The Cisco NFVI management node hosts the Cisco VIM Rest API service,
Cobbler for PXE services, ELK for Logging/Kibana dashboard services and VMTP
for cloud validation. Because the maintenance node currently does not have
redundancy, understanding its points of failure and recovery scenarios is
important. These are described in this topic.
The management node architecture includes a Cisco UCS C240 M4 server
with dual CPU socket. It has a 1 Gbps on-board (LOM) NIC and a 10 Gbps Cisco
VIC mLOM. HDDs are used in 8,16, or 24 disk configurations. The following
figure shows a high level maintenance node hardware and software architecture.
Figure 1. Cisco NFVI Management Node Architecture
Different management node hardware or software failures can cause Cisco
NFVI service disruptions and outages. Some failed services can be recovered
through manual intervention. In cases where the system is operational during a
failure, double faults might not be recoverable. The following table lists
different management node failure scenarios and their recovery options.
Table 1 Management Node Failure Scenarios
Scenario #
|
Failure/Trigger
|
Recoverable?
|
Operational Impact
|
1
|
Failure of 1 or 2 active HDD
|
Yes
|
No
|
2
|
Simultaneous failure of more than 2 active HDD
|
No
|
Yes
|
3
|
Spare HDD failure: 4 spare for 24 HDD; or 2 spare for 8 HDD
|
Yes
|
No
|
4
|
Power outage/hard reboot
|
Yes
|
Yes
|
5
|
Graceful reboot
|
Yes
|
Yes
|
6
|
Docker daemon start failure
|
Yes
|
Yes
|
7
|
Service container (Cobbler, ELK) start failure
|
Yes
|
Yes
|
8
|
One link failure on bond interface
|
Yes
|
No
|
9
|
Two link failures on bond interface
|
Yes
|
Yes
|
10
|
REST API service failure
|
Yes
|
No
|
11
|
Graceful reboot with Cisco VIM Insight
|
Yes
|
Yes; CLI alternatives exist during reboot.
|
12
|
Power outage/hard reboot with Cisco VIM Insight
|
Yes
|
Yes
|
13
|
VIM Insight Container reinstallation
|
Yes
|
Yes; CLI alternatives exist during re-insight.
|
14
|
Cisco VIM Insight Container reboot
|
Yes
|
Yes; CLI alternatives exist during reboot.
|
15
|
Intel 1350 1Gbps LOM failure
|
Yes
|
Yes
|
16
|
Cisco VIC 1227 10 Gbps mLOM failure
|
Yes
|
Yes
|
17
|
DIMM memory failure
|
Yes
|
No
|
18
|
One CPU failure
|
Yes
|
No
|
Scenario 1: Failure of one or two active HDDs
The management node has either 8,16, or 24 HDDs. The HDDs are configured
with RAID 6, which helps enable data redundancy and storage performance and
overcomes any unforeseen HDD failures.
-
When 8 HDDs are installed, 7 are active disks and one is spare
disk.
-
When 16 HDDs are installed, 14 are active disks and two are spare
disks.

....

Task instructions —
• a. Copy the section of the Cisco NFVI management node text from "The management node architecture" to "and software architecture." word for word.
• b. In the Cisco NFVI management node text, what RAID level is used for the management node's HDDs?

Given data —

....

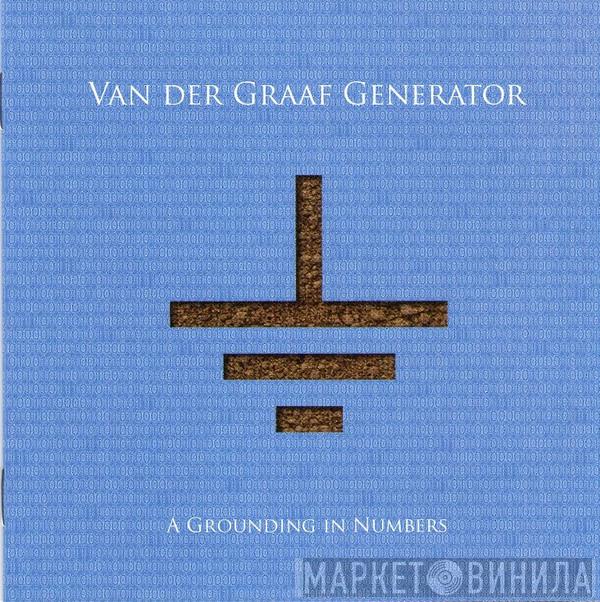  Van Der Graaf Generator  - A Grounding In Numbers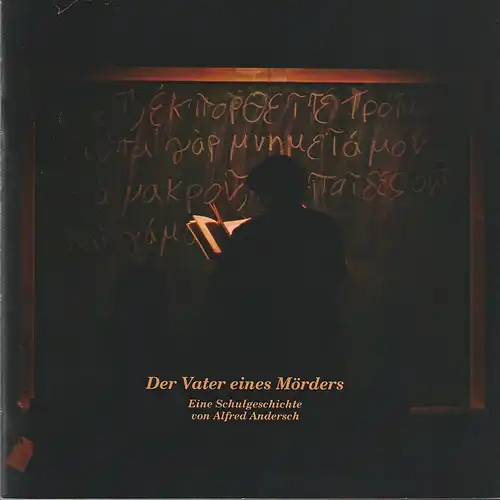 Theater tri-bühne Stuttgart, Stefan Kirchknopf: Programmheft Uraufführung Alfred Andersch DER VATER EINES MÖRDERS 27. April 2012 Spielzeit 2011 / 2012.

....

Task solutions —
• a.
The management node architecture includes a Cisco UCS C240 M4 server
with dual CPU socket. It has a 1 Gbps on-board (LOM) NIC and a 10 Gbps Cisco
VIC mLOM. HDDs are used in 8,16, or 24 disk configurations. The following
figure shows a high level maintenance node hardware and software architecture.

• b. RAID 6.